I wonder if Qt will be rewritten in Rust. (Only half-joking!)

Offtopic for this comment, but: I'd say not in the short term, but in the long term I wouldn't be surprised to see Qt start abstracting some things to the point that they could easily replace the backend with Rust while not breaking existing C++ code. I just hope that when they do that, they do it in such a way that it makes creating other bindings easier as well.

[foresto]

I have read that Nim also has optional GC, as well as several different GCs to choose from. A Qt binding for Nim recently started.

[McSinyx]

Security audits are expensive. Like in the order of 10-200k€ (afaik).
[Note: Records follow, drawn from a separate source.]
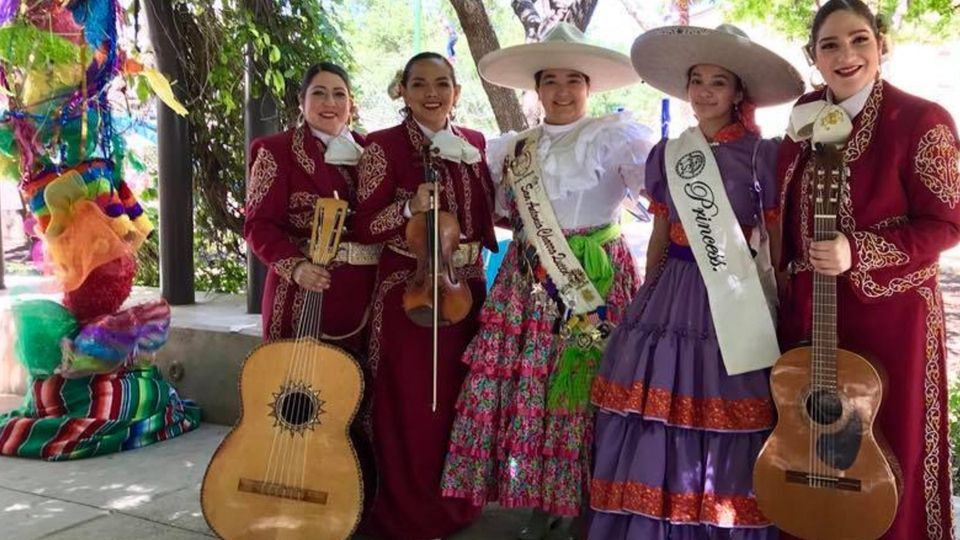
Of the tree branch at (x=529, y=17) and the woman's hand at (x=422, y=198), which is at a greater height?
the tree branch at (x=529, y=17)

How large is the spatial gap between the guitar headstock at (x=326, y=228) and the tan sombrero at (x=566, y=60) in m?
0.85

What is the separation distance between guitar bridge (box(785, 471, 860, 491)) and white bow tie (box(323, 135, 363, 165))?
80.5 inches

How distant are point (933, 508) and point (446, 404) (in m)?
1.72

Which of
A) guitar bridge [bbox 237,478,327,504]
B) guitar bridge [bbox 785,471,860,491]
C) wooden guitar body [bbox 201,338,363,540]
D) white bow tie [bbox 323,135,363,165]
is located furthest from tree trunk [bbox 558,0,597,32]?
guitar bridge [bbox 785,471,860,491]

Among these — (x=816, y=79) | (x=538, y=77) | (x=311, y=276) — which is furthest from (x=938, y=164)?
(x=311, y=276)

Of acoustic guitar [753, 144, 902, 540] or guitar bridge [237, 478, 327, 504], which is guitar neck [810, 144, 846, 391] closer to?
acoustic guitar [753, 144, 902, 540]

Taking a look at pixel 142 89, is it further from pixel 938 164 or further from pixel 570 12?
pixel 938 164

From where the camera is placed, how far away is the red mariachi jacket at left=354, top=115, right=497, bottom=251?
353 centimetres

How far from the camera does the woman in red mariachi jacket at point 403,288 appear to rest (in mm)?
3527

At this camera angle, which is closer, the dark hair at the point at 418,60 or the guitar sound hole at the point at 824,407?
the guitar sound hole at the point at 824,407

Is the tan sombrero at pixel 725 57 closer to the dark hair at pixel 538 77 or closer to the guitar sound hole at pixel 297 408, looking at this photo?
the dark hair at pixel 538 77

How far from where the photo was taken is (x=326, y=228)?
3.45 m

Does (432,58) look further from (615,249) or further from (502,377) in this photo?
(502,377)

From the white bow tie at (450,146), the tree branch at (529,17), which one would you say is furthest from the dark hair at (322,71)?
the tree branch at (529,17)
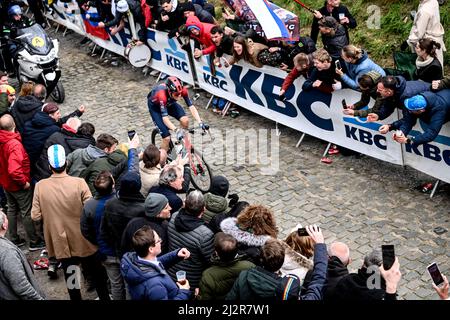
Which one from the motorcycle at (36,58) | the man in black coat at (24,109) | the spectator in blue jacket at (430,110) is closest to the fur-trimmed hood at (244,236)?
the spectator in blue jacket at (430,110)

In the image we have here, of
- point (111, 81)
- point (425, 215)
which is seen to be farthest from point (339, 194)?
point (111, 81)

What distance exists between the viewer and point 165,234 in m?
6.95

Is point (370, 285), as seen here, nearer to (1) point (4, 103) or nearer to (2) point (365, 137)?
(2) point (365, 137)

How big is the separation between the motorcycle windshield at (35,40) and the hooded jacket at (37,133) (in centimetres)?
507

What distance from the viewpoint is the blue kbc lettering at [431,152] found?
365 inches

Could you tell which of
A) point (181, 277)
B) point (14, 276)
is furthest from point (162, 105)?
point (181, 277)

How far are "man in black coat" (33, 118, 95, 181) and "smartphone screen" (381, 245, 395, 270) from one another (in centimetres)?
501

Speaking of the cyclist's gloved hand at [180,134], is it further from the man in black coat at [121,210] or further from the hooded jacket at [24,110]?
the man in black coat at [121,210]

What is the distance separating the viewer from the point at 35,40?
1441 centimetres

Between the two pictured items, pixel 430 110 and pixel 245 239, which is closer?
pixel 245 239

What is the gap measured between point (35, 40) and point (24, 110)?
14.7 feet
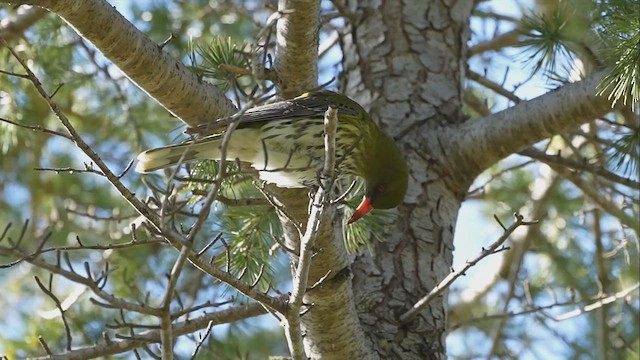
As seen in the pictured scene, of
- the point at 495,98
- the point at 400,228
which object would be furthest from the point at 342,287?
the point at 495,98


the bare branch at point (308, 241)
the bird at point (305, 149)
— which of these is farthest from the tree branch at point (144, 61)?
the bare branch at point (308, 241)

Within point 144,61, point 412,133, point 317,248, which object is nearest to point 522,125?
point 412,133

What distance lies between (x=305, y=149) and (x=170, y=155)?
0.51 metres

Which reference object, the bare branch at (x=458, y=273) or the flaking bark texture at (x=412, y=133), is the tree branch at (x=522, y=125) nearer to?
the flaking bark texture at (x=412, y=133)

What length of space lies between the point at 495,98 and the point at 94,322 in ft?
10.2

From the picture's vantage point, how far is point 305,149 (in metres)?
3.70

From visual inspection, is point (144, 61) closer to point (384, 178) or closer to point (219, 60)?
point (219, 60)

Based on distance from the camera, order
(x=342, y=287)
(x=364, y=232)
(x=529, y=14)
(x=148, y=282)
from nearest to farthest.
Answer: (x=342, y=287)
(x=364, y=232)
(x=529, y=14)
(x=148, y=282)

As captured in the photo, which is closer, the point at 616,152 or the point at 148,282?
the point at 616,152

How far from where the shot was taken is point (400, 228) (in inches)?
161

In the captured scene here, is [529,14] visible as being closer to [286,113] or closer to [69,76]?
[286,113]

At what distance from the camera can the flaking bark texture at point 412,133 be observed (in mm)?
3818

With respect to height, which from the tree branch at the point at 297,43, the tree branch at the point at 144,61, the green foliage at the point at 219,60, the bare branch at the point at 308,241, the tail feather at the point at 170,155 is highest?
the green foliage at the point at 219,60

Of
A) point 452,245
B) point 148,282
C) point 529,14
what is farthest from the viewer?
point 148,282
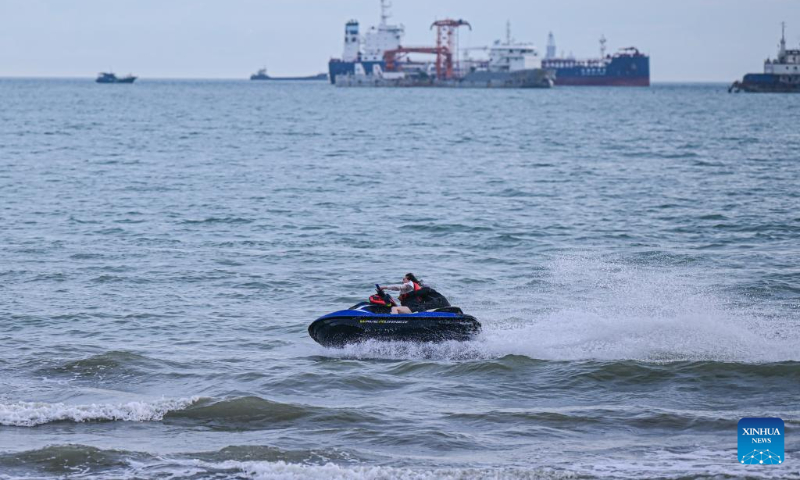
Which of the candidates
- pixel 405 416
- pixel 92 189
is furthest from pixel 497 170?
pixel 405 416

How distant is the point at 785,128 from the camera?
7656 cm

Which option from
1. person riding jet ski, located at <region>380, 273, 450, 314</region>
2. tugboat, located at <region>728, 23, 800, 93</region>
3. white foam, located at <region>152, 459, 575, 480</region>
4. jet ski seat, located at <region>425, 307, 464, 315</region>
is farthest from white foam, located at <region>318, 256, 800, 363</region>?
tugboat, located at <region>728, 23, 800, 93</region>

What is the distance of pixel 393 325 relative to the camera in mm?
16250

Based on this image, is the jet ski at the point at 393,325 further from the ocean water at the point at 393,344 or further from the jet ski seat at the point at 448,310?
the ocean water at the point at 393,344

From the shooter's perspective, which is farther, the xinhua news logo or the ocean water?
the ocean water

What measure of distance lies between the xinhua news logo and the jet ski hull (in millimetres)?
4864

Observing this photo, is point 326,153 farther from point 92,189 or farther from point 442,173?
point 92,189

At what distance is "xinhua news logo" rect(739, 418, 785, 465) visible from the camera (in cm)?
1139

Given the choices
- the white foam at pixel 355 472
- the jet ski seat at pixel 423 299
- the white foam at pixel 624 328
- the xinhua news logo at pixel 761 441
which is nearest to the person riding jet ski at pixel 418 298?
the jet ski seat at pixel 423 299

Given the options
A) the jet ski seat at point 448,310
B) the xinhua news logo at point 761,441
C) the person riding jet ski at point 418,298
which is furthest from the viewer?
the person riding jet ski at point 418,298

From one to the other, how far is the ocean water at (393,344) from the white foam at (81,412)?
0.09 ft

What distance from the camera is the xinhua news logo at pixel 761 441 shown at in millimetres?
11391

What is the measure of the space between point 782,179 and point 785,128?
1513 inches

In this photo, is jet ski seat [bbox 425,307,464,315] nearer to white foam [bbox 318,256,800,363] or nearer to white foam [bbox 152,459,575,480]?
white foam [bbox 318,256,800,363]
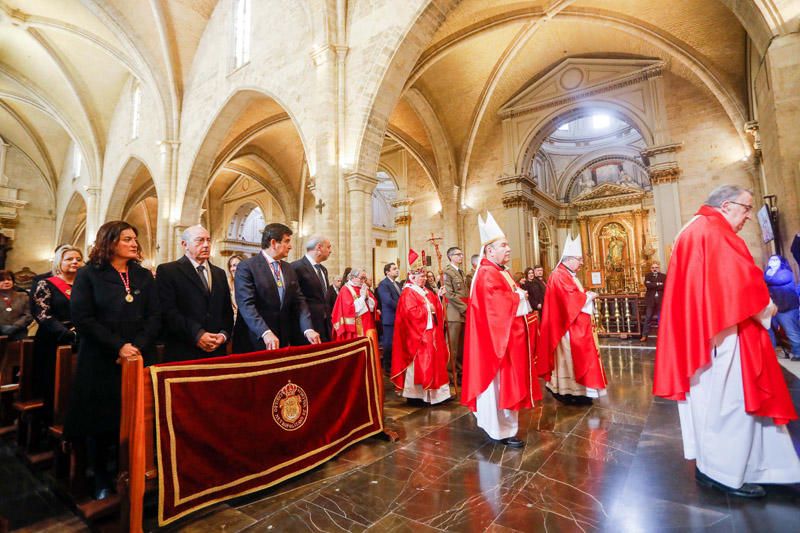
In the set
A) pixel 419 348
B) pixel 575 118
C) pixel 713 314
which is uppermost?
pixel 575 118

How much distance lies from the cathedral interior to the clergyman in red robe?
181 millimetres

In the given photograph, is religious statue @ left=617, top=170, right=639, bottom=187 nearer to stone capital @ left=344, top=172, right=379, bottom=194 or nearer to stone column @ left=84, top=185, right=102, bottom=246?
stone capital @ left=344, top=172, right=379, bottom=194

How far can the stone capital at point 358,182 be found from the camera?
7.92 m

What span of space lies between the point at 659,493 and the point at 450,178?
12348 mm

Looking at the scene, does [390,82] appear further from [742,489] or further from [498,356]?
[742,489]

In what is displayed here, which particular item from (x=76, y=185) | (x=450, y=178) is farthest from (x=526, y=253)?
(x=76, y=185)

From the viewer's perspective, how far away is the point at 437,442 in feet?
10.6

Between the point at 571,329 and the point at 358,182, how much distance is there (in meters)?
5.13

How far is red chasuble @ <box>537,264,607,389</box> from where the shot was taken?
164 inches

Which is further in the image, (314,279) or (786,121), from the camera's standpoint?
(786,121)

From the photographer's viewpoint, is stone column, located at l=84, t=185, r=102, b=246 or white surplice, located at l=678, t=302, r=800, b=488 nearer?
white surplice, located at l=678, t=302, r=800, b=488

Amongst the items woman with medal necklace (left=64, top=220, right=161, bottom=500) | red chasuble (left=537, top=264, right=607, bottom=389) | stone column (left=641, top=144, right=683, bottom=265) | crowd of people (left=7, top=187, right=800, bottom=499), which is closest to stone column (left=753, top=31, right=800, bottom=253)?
crowd of people (left=7, top=187, right=800, bottom=499)

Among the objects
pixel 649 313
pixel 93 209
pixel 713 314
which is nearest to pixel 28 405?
pixel 713 314

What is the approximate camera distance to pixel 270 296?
10.1ft
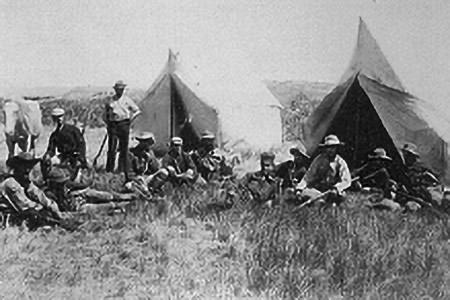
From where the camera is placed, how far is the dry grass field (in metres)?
3.29

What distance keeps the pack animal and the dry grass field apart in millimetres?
250

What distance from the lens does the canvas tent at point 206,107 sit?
344 cm

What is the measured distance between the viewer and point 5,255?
11.0ft

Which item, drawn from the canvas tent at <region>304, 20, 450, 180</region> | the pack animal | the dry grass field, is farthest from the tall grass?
the pack animal

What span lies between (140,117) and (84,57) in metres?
0.35

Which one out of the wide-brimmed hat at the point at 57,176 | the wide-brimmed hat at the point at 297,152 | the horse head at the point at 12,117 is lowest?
the wide-brimmed hat at the point at 57,176

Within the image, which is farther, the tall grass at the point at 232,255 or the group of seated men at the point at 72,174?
the group of seated men at the point at 72,174

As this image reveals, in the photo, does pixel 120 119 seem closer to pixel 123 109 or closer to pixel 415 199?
pixel 123 109

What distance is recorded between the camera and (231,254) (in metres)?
3.34

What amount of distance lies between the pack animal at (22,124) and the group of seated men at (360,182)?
0.95 m

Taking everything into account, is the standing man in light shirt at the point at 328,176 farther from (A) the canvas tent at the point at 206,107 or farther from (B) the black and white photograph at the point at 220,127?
(A) the canvas tent at the point at 206,107

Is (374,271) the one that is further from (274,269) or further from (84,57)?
(84,57)

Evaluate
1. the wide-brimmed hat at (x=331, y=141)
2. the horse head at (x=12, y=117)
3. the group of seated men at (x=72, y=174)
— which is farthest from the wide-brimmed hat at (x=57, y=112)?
the wide-brimmed hat at (x=331, y=141)

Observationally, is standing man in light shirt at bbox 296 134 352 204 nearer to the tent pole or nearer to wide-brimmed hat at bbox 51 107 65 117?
the tent pole
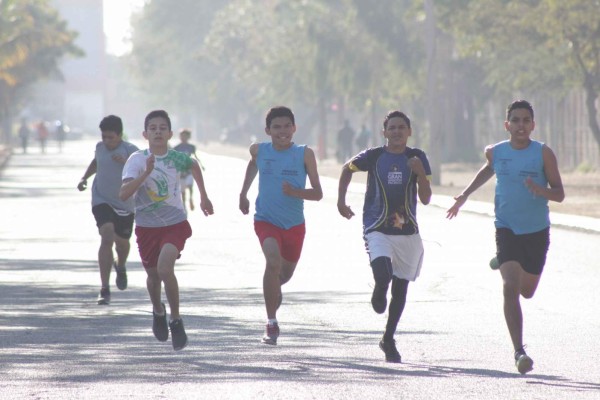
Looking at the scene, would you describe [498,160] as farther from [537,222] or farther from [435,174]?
[435,174]

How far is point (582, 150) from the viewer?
165 ft

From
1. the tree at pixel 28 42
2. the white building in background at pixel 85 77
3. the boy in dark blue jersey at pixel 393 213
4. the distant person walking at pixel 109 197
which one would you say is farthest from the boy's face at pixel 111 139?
the white building in background at pixel 85 77

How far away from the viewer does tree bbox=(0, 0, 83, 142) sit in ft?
191

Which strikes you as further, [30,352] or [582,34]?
[582,34]

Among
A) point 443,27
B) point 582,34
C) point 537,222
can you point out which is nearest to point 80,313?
point 537,222

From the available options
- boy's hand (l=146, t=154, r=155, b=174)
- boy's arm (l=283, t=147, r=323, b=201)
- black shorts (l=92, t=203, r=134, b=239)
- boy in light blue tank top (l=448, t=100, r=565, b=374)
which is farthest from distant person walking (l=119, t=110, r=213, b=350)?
black shorts (l=92, t=203, r=134, b=239)

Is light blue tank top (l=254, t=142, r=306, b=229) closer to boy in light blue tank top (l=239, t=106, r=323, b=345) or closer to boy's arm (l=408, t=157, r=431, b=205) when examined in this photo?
boy in light blue tank top (l=239, t=106, r=323, b=345)

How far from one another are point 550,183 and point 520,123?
405mm

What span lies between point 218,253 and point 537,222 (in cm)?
1088

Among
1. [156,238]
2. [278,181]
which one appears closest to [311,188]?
[278,181]

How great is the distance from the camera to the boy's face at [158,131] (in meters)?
10.5

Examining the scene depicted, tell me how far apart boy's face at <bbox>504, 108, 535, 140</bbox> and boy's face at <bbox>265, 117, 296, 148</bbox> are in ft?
5.74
It is within the bound of NLnet?

[thestinger]

Not all languages with GC are memory safe.

[thestinger]

@deepbluev7 Stack canaries are barely useful in 2023 and the way GCC/Clang implement them is awful. They only provide a weak defense against linear stack buffer overflows which are a tiny portion of overall memory corruption bugs which are mostly heap memory corruption, and mostly not limited to linear overflows. Type-based is not a modern mitigation at this point and while it should be deployed, is not at all the bleeding edge. The bleeding edge is integrating hardware memory tagging support for both heap and stack allocations. FORTIFY_SOURCE is an extremely limited feature for catching a small subset of overflows for certain libc functions. It can be expanded to checking buffer reads rather than only buffer writes along with being expanded to cover cases that are not entirely static via the dynamic size feature that I proposed but it's still only able to catch a small portion of the overflows for those specific functions, and those specific functions are not most memory corruption bugs. There are the bounds sanitizers for doing the same kind of thing for pointer/array usage but it's limited in the same way and almost no one is doing that outside Android. None of this really makes a major difference in the way that memory tagging can.

Using full ASLR (PIE), stack canaries (strong SSP), full RELRO, etc. is the basic early 2000s era mitigations. Using Clang's type-based CFI features brings things more to a 2014 era expectation. Automatic zero variable initialization, trapping bounds sanitizer, trapping integer sanitizers, etc. brings things more to a 2020 era expectation. There's a lot of stuff libc should do that's not done by glibc. glibc malloc doesn't have even a very basic hardened design, and yet doesn't have low fragmentation or great performance either, but they have a major NIH issue and are stuck in their ways so it's not likely to get better. It makes sense to have a choice between high performance and high security, with some choices in between, but they provide none of that as is.

Memory tagging is what's beginning to be deployed now.

Extremely coarse-grained CFI (CFG, CET, BTI) barely helps. The shadow stack is the very useful part of CET, not the coarse-grained CFI part which barely does anything.

[thestinger]

Also, currently, memory safe languages are extremely widespread, very usable and don't come with much or any performance cost depending on the choice. Gradual introduction of memory safe languages is something many projects with large legacy codebases are doing now. https://security.googleblog.com/2022/12/memory-safe-languages-in-android-13.html was the progress on that for Android in last year's release at a low level, and more was made for Android 14. It has always heavily used memory safe languages for high level code though, just not at a low level. A lot of the systems programming was already done in memory safe languages (Java, but increasingly Kotlin instead) since it doesn't really need to avoid GC, etc.